Rhode Island recently has followed Connecticut in mandating paid sick time, and now bills pending in Massachusetts and Vermont may spread the requirement through New England. New York and the District of Columbia also recently adopted similar requirements, and paid sick leave bills are pending, or campaigns to require them are under way, in 18 other states.

The Massachusetts bill, "An Act Establishing Earned Paid Sick Time" (S. 900/H. 1739), would mandate three tiers of mandatory sick leave, which in all cases would accrue at the rate of one hour for every 30 hours worked. Employers with fewer than six employees would be required to permit accrual of up to 40 hours of unpaid sick time per year. Employers with six to ten employees would be required to permit accrual of up to 40 hours of paid sick time per year, and employees at businesses with eleven or more employees would accrue 56 paid sick time hours per year. Accrued time rolls over from year to year, but an employee cannot take more leave in a year than they would accrue. The purposes for which sick time can be used is similar to the FMLA: for the employee's own health conditions or those of a spouse or other immediate family member. The bill also would permit use of such time "to address the psychological, physical or legal effects of domestic violence." 

Vermont's bill, H. 208, similarly requires accrual of one hour of sick time for every thirty hours worked, with a 56-hour-per-year maximum accrual. The bill is more generous than Massachusetts in imposing the requirement on all employers.

The bill follows on the heels of Rhode Island's recently-enacted Temporary Caregiver Insurance Law, R.I. GEN. LAWS, §28-41-34 et seq., which provides up to four weeks of wage replacement benefits in a 12-month period to workers in "any week in which he or she is unable to perform his or her regular and customary work" because he or she is: 1) bonding with a newborn child or a child newly placed for adoption or foster care ("bonding leave"); or 2) caring for a child, parent, parent-in-law, grandparent, spouse, or domestic partner who has a "serious health condition" ("caregiver leave").

The Massachusetts and Vermont bills, if they are enacted, will require employers to review their paid leave policies, and not merely to ensure that they are compliant. Both bills, for example, would forbid an employer from requiring medical certifications for absences of fewer than three days, threatening to permit employees to use the paid sick time benefit as additional vacation time. Such provisions may prompt employers to consider converting to a unified paid time off (PTO) plan, eliminating distinctions between vacation and sick time, so as to minimize the cost and disruption of increased employee absences.

[Stored data]
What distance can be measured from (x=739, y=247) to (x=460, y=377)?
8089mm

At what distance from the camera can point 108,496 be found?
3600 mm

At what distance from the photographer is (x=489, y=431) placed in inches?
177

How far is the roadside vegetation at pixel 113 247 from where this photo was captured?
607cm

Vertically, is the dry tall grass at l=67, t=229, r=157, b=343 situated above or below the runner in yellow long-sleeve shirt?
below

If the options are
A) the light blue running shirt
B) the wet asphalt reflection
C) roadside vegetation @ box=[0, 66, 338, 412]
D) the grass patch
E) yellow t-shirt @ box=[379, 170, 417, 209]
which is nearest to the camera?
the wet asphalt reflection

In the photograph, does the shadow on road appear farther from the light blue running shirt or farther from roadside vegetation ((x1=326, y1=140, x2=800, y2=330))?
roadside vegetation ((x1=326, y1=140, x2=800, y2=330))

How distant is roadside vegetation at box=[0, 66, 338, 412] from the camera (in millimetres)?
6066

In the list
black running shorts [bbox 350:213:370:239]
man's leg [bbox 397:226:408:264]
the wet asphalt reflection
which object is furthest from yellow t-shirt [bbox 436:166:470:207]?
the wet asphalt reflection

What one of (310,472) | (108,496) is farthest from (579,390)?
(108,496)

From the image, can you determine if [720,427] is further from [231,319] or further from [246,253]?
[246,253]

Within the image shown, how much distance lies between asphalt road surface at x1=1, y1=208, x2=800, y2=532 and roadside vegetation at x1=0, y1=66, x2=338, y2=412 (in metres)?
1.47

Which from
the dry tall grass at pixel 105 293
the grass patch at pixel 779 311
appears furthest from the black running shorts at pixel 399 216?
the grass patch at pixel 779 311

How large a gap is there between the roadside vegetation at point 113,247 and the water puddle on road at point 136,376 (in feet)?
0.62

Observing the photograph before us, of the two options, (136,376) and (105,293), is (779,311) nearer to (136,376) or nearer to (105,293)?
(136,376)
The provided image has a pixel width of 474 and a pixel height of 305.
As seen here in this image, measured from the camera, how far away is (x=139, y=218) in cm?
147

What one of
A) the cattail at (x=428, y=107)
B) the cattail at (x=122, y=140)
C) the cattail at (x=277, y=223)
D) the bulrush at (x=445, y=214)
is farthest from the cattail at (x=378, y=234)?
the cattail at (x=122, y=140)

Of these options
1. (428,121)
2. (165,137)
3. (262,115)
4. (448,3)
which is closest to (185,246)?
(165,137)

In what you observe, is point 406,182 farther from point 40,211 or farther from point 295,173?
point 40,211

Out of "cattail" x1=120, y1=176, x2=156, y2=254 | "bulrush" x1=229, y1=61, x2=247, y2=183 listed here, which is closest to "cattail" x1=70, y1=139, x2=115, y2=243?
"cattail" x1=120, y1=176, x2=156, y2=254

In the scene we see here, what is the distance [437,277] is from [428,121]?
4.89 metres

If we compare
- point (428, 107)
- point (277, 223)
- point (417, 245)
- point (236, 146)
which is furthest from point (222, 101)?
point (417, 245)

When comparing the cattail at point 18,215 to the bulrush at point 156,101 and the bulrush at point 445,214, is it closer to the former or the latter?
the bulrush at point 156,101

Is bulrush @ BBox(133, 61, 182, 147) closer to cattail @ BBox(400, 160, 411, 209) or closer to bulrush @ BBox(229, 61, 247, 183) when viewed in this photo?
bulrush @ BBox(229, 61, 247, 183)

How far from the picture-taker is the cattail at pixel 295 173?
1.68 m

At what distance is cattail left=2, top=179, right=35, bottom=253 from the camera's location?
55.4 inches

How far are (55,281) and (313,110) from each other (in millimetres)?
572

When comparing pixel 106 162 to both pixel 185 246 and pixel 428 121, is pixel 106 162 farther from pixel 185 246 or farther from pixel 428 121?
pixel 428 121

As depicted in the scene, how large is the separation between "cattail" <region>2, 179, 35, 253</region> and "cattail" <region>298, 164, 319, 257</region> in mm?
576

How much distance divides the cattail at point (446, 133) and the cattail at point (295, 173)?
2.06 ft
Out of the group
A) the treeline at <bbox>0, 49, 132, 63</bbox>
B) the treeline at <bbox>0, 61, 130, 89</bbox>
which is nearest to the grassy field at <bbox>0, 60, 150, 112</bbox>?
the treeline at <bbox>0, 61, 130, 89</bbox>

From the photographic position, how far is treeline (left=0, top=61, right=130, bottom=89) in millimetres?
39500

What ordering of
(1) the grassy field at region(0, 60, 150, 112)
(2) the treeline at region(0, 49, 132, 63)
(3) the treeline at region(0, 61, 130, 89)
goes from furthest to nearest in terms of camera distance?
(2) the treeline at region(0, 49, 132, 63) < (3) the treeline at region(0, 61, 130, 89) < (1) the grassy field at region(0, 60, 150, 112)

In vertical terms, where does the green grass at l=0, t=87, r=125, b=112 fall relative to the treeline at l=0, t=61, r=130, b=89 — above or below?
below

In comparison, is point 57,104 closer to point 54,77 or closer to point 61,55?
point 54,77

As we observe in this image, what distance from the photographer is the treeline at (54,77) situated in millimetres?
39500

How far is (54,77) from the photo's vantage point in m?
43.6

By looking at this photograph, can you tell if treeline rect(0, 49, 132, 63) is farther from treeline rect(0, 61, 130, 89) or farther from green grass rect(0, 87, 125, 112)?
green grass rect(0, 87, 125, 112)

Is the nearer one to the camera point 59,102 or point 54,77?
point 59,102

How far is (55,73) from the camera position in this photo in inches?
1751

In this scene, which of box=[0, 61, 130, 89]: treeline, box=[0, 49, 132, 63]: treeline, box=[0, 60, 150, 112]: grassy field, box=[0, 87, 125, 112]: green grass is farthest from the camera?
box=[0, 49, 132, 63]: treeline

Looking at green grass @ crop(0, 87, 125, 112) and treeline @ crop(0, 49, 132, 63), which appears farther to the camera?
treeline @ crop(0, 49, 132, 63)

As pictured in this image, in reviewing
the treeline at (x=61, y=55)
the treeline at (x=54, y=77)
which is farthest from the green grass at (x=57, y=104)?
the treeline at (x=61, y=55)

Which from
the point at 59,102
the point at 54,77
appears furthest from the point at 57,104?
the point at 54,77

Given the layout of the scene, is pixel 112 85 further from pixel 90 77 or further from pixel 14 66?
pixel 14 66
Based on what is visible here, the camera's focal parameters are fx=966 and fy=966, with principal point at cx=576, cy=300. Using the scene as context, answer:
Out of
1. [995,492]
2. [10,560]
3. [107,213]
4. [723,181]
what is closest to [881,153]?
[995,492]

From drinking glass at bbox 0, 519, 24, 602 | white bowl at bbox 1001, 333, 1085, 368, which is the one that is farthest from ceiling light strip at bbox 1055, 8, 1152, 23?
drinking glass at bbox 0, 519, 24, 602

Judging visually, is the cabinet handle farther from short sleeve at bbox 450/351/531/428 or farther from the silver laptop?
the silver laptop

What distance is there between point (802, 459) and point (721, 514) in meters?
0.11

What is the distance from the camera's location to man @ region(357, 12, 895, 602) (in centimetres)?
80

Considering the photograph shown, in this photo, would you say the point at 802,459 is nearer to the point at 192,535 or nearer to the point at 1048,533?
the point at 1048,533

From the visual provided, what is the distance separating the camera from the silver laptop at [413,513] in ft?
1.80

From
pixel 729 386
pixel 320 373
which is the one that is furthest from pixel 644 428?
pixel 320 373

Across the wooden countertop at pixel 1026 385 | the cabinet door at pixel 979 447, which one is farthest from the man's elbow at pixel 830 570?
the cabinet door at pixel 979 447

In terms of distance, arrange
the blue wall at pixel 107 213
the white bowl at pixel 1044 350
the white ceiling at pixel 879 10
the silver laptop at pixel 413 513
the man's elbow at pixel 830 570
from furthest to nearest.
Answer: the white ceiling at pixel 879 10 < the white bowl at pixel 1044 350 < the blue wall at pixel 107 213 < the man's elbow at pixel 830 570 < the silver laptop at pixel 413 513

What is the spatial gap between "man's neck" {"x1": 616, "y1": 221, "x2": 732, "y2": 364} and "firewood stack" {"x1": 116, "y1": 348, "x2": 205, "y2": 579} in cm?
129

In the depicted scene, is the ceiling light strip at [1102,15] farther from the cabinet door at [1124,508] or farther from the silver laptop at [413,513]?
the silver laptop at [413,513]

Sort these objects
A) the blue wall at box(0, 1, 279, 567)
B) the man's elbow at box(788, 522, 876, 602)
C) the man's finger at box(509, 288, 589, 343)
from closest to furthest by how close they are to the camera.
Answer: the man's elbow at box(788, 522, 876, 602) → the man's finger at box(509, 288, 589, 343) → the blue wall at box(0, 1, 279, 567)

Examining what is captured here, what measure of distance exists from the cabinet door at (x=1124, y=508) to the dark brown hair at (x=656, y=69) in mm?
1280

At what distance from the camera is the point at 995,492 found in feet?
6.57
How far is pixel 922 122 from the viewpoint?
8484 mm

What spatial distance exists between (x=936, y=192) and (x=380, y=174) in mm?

**TO DO:**
1. Condense the paragraph of the paid sick leave passage beginning "The Massachusetts bill" into a bulleted list that keeps its main facts.
2. Print the portion of the paid sick leave passage that opens with the words containing "Vermont's bill, H." and closes with "on all employers.".

**YOUR WRITTEN ANSWERS:**
1.
- The Massachusetts bill, "An Act Establishing Earned Paid Sick Time" (S. 900/H. 1739), would set three tiers of mandatory sick leave, all accruing at one hour for every 30 hours worked.
- Employers with fewer than six employees: accrual of up to 40 hours of unpaid sick time per year.
- Employers with six to ten employees: accrual of up to 40 hours of paid sick time per year.
- Businesses with eleven or more employees: 56 hours of paid sick time per year.
- Accrued time rolls over from year to year, but an employee cannot take more leave in a year than would accrue in that year.
- Permitted uses resemble those under the FMLA: the employee's own health conditions or those of a spouse or other immediate family member.
- The time could also be used to address the psychological, physical or legal effects of domestic violence.

2.
Vermont's bill, H. 208, similarly requires accrual of one hour of sick time for every thirty hours worked, with a 56-hour-per-year maximum accrual. The bill is more generous than Massachusetts in imposing the requirement on all employers.